ENTRIES SUPPLIED =>
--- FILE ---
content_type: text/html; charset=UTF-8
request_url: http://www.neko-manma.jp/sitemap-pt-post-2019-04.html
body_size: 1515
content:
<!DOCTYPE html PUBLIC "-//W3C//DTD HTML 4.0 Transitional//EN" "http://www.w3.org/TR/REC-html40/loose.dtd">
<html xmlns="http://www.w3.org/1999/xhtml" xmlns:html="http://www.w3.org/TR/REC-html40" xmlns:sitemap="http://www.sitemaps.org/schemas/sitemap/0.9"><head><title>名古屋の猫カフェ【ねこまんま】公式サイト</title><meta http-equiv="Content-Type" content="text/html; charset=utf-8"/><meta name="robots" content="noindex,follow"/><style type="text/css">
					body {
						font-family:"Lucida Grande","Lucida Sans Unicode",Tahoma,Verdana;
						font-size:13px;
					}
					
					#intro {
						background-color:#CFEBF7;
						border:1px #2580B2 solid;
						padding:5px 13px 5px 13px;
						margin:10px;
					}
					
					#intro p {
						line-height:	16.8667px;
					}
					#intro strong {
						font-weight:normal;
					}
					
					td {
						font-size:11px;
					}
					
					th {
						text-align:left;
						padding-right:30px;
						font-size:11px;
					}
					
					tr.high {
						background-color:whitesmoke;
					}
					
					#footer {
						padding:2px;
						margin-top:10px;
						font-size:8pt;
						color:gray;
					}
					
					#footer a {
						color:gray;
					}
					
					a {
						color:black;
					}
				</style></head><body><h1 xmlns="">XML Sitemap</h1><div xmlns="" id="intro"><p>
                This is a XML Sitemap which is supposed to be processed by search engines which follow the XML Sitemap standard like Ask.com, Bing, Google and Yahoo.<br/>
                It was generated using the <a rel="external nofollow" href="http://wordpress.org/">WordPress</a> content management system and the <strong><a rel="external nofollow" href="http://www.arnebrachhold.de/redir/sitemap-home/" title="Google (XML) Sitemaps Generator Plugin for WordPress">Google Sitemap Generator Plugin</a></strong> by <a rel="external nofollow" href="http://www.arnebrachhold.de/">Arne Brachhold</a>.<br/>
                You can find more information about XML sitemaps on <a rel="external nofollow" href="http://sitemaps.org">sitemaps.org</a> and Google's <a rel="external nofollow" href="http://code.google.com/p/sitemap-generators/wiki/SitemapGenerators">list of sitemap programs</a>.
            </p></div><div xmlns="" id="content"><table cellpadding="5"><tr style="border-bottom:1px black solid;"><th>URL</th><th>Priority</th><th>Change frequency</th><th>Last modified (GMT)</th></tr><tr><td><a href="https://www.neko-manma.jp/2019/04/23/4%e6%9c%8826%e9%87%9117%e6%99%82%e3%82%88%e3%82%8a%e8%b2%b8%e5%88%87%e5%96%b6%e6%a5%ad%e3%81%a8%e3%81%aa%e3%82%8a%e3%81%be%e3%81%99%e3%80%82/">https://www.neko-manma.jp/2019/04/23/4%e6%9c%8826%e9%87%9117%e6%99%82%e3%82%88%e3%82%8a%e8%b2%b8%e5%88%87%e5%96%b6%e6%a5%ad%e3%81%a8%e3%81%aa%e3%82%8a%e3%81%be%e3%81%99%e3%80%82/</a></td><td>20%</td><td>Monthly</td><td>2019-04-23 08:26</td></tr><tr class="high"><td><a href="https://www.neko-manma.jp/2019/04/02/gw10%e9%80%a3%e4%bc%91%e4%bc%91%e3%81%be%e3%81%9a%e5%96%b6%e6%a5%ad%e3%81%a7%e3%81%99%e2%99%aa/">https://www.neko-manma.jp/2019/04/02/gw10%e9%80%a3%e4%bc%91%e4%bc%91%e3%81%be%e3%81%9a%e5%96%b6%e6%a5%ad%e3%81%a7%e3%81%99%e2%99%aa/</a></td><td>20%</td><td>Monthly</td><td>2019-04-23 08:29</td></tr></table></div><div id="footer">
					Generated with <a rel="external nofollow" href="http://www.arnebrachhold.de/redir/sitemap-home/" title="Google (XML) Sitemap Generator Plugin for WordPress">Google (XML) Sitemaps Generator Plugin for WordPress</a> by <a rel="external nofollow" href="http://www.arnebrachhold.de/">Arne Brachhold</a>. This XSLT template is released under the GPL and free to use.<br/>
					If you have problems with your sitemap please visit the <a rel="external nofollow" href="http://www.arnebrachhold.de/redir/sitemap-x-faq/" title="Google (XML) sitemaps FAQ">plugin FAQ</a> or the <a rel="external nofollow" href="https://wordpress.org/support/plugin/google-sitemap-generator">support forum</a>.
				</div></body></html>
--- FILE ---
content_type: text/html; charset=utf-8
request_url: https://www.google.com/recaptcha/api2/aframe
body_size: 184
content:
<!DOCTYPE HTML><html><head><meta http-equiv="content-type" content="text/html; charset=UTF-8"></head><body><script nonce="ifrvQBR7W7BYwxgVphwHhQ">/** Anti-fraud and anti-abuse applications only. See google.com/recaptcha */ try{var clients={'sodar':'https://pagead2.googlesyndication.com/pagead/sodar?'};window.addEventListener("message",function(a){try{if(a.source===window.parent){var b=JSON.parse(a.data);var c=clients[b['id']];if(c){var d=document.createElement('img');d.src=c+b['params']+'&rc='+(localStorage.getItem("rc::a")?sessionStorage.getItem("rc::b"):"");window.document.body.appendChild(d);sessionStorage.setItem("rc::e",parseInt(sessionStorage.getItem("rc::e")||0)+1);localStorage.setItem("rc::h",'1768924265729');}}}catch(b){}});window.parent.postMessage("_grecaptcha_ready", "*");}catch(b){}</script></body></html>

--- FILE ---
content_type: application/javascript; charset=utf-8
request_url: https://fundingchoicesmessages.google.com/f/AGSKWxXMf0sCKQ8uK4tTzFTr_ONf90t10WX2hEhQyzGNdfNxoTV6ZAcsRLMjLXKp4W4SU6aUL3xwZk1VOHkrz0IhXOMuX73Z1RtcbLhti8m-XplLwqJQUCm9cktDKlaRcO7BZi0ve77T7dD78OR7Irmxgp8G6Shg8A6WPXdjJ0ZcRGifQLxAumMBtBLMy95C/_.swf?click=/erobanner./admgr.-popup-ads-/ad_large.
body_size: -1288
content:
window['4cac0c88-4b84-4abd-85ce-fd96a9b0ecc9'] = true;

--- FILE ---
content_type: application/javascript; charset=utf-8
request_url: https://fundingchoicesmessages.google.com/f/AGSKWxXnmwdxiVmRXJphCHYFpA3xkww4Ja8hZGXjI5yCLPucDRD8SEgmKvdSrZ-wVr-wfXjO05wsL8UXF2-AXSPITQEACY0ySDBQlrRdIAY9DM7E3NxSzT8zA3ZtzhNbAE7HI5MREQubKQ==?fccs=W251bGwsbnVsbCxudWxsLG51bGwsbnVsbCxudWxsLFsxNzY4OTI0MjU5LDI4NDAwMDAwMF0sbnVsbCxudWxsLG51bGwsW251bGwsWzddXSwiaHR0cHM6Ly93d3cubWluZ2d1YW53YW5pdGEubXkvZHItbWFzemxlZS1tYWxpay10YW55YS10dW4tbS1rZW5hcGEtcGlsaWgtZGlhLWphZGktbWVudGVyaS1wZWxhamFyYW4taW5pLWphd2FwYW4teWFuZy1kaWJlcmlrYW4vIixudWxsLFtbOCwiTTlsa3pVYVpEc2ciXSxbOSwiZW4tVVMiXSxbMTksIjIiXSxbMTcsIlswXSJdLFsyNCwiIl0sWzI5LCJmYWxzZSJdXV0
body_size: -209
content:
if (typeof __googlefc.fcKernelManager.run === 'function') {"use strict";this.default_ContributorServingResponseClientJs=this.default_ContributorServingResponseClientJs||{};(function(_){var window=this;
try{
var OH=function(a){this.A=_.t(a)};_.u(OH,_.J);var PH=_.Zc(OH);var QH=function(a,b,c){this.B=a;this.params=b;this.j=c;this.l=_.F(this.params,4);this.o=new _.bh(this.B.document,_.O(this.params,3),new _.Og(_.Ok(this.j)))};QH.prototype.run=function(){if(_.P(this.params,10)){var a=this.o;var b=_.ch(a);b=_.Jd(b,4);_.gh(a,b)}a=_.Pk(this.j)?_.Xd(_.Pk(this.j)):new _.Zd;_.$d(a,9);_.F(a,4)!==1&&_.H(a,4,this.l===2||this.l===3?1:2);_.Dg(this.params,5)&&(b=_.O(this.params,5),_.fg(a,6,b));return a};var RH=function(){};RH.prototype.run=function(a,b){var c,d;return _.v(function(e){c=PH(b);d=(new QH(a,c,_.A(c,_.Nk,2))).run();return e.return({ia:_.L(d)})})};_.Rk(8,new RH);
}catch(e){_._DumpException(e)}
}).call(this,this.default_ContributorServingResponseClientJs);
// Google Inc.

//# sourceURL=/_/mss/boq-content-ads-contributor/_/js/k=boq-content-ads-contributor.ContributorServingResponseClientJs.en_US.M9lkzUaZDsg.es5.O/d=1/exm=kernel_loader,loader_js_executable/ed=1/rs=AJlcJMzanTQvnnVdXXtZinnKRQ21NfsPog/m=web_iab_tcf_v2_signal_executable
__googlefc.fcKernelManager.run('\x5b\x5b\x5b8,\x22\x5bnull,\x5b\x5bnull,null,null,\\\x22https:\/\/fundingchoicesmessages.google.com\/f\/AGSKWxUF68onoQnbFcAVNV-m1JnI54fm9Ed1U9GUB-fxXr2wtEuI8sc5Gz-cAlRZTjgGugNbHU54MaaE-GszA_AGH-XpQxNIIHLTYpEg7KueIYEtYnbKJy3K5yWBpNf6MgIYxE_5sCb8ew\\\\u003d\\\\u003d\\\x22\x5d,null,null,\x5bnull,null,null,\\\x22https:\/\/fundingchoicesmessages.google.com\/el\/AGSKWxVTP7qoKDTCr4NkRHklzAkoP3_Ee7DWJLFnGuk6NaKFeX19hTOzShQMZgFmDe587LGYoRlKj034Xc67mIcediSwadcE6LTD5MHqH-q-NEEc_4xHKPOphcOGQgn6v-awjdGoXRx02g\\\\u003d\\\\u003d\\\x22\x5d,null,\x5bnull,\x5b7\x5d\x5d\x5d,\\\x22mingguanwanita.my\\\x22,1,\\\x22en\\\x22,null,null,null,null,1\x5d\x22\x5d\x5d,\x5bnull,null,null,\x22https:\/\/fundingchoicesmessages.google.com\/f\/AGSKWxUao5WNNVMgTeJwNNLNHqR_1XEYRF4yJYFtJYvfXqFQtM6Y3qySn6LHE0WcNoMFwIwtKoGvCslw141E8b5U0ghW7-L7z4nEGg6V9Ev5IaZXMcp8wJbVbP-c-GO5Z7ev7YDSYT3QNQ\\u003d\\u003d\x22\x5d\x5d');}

DESCRIPTION OF THE TASK =>
Note which lines carry the word "DOCTYPE" in the material, then copy each of them.

ANSWER TO THE PROBLEM =>
<!DOCTYPE html PUBLIC "-//W3C//DTD HTML 4.0 Transitional//EN" "http://www.w3.org/TR/REC-html40/loose.dtd">
<!DOCTYPE HTML><html><head><meta http-equiv="content-type" content="text/html; charset=UTF-8"></head><body><script nonce="ifrvQBR7W7BYwxgVphwHhQ">/** Anti-fraud and anti-abuse applications only. See google.com/recaptcha */ try{var clients={'sodar':'https://pagead2.googlesyndication.com/pagead/sodar?'};window.addEventListener("message",function(a){try{if(a.source===window.parent){var b=JSON.parse(a.data);var c=clients[b['id']];if(c){var d=document.createElement('img');d.src=c+b['params']+'&rc='+(localStorage.getItem("rc::a")?sessionStorage.getItem("rc::b"):"");window.document.body.appendChild(d);sessionStorage.setItem("rc::e",parseInt(sessionStorage.getItem("rc::e")||0)+1);localStorage.setItem("rc::h",'1768924265729');}}}catch(b){}});window.parent.postMessage("_grecaptcha_ready", "*");}catch(b){}</script></body></html>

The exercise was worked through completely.